Outlook and Implications

The SF has already promised to present a bill to parliament authorising the start of membership negotiations with the EU at the first sitting of the national Althinigi on Friday (15 May). The SF is likely to garner enough support to pass the legislation since it will probably have the backing of the opposition, pro-EU Progressive Party and Citizens Movement. The reality is that pro-EU parties have a narrow majority in the 63-seat assembly, controlling 33 seats. However, the pro-EU camp will have to move carefully on the issue of membership since public opinion tends to vary wildly. Latest opinion polls have indicated that 60% of voters support membership, but this could rapidly change should the island start making major concessions on fishing rights.

The new government will face unenviably tough fiscal challenges. The government's current fiscal plans for the near term seem broadly consistent with the task of regaining macroeconomic stability. Given the deepness of the current downturn, and the heavy external debt load of the country, finding a balance with necessary fiscal stimulus measures in the near term and the preconditions for achieving fiscal consolidation in the medium term will not be easy.
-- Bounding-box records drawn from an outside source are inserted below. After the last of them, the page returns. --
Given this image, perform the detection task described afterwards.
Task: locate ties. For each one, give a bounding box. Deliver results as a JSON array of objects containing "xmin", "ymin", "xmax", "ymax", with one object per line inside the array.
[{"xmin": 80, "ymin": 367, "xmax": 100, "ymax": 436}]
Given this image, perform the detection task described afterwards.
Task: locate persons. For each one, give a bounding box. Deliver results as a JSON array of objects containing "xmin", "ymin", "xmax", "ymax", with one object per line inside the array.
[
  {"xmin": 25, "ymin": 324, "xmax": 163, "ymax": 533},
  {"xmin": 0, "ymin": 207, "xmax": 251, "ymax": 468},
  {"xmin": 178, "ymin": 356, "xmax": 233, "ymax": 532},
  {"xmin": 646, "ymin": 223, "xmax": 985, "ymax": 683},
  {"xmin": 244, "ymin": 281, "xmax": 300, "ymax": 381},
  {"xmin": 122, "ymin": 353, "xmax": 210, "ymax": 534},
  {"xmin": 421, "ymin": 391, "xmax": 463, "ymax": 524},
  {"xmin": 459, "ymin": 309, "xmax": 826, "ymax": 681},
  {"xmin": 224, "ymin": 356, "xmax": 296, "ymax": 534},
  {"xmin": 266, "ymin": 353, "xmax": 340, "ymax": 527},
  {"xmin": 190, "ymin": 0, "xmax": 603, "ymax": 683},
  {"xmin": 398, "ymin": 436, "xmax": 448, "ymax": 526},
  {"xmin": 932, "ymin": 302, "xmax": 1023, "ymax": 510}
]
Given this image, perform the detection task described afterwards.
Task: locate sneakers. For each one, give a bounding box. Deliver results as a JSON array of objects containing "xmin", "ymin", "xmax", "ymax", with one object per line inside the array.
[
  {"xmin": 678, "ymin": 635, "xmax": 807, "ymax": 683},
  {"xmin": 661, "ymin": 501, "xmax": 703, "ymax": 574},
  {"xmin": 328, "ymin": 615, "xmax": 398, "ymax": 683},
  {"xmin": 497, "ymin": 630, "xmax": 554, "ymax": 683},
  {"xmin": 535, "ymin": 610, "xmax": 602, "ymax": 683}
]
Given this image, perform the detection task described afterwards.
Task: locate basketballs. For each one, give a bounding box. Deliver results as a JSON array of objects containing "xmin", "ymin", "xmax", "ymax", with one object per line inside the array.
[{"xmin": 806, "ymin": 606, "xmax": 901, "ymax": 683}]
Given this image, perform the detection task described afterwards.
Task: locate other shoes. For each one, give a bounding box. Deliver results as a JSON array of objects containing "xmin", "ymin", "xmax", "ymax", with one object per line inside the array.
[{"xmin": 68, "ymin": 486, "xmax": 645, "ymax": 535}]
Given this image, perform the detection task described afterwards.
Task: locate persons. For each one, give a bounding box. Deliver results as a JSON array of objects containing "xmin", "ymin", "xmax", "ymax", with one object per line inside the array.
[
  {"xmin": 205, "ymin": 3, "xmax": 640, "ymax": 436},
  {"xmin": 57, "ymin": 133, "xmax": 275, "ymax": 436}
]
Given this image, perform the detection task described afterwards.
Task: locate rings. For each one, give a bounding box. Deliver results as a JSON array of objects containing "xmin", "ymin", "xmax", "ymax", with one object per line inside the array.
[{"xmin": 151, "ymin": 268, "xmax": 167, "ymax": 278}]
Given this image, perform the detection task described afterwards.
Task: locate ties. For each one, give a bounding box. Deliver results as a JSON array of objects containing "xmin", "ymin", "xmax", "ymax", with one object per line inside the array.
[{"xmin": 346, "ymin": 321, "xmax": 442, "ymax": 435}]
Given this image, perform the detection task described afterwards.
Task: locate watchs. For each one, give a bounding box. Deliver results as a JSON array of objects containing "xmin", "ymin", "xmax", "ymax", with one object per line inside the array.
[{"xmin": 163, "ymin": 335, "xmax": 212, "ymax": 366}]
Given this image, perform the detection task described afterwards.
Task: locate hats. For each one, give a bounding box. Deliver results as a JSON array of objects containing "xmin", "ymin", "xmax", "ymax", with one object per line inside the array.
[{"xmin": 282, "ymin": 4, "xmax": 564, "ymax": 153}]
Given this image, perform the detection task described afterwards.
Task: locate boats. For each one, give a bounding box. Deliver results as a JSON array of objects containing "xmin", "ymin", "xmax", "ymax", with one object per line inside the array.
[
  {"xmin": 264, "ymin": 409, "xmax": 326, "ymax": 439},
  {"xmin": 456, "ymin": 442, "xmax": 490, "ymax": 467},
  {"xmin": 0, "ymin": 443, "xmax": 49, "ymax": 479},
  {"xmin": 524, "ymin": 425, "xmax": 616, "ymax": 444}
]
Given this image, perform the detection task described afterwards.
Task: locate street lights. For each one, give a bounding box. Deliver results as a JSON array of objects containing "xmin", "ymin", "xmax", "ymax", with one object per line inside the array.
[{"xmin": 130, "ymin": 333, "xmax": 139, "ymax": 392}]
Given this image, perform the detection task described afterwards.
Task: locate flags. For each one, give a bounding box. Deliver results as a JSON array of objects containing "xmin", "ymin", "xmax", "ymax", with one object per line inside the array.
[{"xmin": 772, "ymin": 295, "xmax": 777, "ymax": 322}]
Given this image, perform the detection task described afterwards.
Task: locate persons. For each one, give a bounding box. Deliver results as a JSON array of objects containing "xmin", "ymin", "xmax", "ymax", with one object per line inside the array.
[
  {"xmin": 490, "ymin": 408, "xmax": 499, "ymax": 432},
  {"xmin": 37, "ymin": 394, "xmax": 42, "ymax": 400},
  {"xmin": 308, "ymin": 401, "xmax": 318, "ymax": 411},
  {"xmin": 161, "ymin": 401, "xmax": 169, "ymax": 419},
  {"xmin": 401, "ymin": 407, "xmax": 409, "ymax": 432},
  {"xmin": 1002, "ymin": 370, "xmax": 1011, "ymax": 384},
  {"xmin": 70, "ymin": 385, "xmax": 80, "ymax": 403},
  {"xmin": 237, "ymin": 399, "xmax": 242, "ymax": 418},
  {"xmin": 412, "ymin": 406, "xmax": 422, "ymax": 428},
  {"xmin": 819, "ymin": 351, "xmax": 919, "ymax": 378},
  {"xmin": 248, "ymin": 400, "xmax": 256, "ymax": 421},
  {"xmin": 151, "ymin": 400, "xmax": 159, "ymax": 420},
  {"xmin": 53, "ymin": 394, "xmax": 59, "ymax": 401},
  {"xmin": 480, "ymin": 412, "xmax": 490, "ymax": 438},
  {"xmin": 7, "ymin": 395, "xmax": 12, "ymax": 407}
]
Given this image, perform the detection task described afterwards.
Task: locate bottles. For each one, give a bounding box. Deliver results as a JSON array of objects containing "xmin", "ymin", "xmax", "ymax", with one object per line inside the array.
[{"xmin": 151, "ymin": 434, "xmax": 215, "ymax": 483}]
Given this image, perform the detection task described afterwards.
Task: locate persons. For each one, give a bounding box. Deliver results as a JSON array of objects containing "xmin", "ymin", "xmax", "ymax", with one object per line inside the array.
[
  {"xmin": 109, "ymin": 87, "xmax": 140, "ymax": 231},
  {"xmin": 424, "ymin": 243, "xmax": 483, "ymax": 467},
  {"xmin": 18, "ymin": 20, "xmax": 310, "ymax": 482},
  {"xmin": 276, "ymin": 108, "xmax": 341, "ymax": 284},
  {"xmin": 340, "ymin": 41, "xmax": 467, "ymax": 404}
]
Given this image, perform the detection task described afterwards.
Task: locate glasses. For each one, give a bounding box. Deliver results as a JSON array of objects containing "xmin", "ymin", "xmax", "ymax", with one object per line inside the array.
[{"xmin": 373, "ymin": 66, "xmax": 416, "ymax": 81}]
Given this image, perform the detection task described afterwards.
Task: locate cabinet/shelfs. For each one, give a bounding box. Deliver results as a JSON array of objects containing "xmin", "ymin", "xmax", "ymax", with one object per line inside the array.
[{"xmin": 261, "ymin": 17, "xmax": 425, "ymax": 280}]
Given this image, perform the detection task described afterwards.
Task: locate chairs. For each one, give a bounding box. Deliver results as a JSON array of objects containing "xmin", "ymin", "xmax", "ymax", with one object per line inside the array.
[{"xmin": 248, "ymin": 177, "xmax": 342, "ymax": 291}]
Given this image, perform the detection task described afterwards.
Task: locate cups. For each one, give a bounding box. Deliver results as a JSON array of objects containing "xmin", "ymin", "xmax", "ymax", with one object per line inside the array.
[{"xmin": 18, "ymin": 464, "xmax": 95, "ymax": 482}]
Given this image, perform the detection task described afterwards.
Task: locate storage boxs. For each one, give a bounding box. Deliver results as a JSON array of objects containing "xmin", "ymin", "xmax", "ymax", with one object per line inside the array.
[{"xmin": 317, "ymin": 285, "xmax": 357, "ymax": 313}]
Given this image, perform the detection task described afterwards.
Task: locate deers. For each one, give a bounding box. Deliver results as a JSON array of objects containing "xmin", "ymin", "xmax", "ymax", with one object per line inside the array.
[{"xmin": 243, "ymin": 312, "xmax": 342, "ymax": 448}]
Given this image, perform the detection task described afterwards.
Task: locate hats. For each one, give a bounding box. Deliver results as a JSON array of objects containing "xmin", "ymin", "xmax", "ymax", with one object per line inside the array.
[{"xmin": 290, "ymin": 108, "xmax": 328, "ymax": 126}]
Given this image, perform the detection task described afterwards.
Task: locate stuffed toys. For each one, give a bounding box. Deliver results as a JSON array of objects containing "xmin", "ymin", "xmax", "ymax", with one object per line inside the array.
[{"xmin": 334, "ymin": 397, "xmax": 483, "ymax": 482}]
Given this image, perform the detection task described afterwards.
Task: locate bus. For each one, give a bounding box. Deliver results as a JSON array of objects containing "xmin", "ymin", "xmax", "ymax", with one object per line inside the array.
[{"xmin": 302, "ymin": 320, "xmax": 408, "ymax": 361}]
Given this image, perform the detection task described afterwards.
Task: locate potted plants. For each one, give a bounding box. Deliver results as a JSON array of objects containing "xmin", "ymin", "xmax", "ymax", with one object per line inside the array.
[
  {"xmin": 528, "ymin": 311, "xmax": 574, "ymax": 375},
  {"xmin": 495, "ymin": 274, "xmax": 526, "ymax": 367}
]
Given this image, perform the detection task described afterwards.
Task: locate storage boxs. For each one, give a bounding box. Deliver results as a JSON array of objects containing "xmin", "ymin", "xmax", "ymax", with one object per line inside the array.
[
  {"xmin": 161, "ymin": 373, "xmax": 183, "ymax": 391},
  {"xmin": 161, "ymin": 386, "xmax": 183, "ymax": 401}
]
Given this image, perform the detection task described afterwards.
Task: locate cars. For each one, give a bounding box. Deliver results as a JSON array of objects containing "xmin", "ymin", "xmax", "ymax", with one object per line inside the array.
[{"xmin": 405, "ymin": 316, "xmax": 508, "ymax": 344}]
In addition, the fiscal outlook remains somewhat uncertain, and the government needs to clarify the details of how the excessive external obligations of the nationalised banks will be transferred onto the sovereign's own balance sheet. Securing a suitably tight fiscal policy in the coming years is also important from the point of view of macroeconomic policy co-ordination; the Central Bank of Iceland believes that inflation conditions are now allowing for liquidity-supporting interest-rate cuts, and has embarked on a monetary easing trend. However, it is counting on the combination of a relatively loose monetary policy and a tight fiscal policy in the coming years, to ensure both an adequate level of economic stimulus and macroeconomic stability.

Detailing the plans for banking sector restructuring remains a key task, as a functioning commercial banking sector is a precondition for sustained, stable growth in the longer term. In addition, clarity on banking sector recapitalisation is needed in order to secure macroeconomic stability in the near and medium term, so as to allow for capital-account liberalisation, which can only be implemented after foreign currency market stabilisation has solidified and foreign currency reserves have strengthened sufficiently.

The new cabinet is likely to be broadly stable given that the SF and VG have agreed to disagree on the pivotal issue of EU membership. The inauguration of the new cabinet will mark a return to the stability that has traditionally characterised Icelandic politics, allowing the government to focus on essential issues, such as rebuilding the country's economy, with the aim of rapidly restoring both international and domestic confidence. The challenges facing the new administration are numerous, but the coalition has already proven itself able and willing to make tough decisions; given its penchant for communication instead of animosity, things could very well be looking up for the North Atlantic island.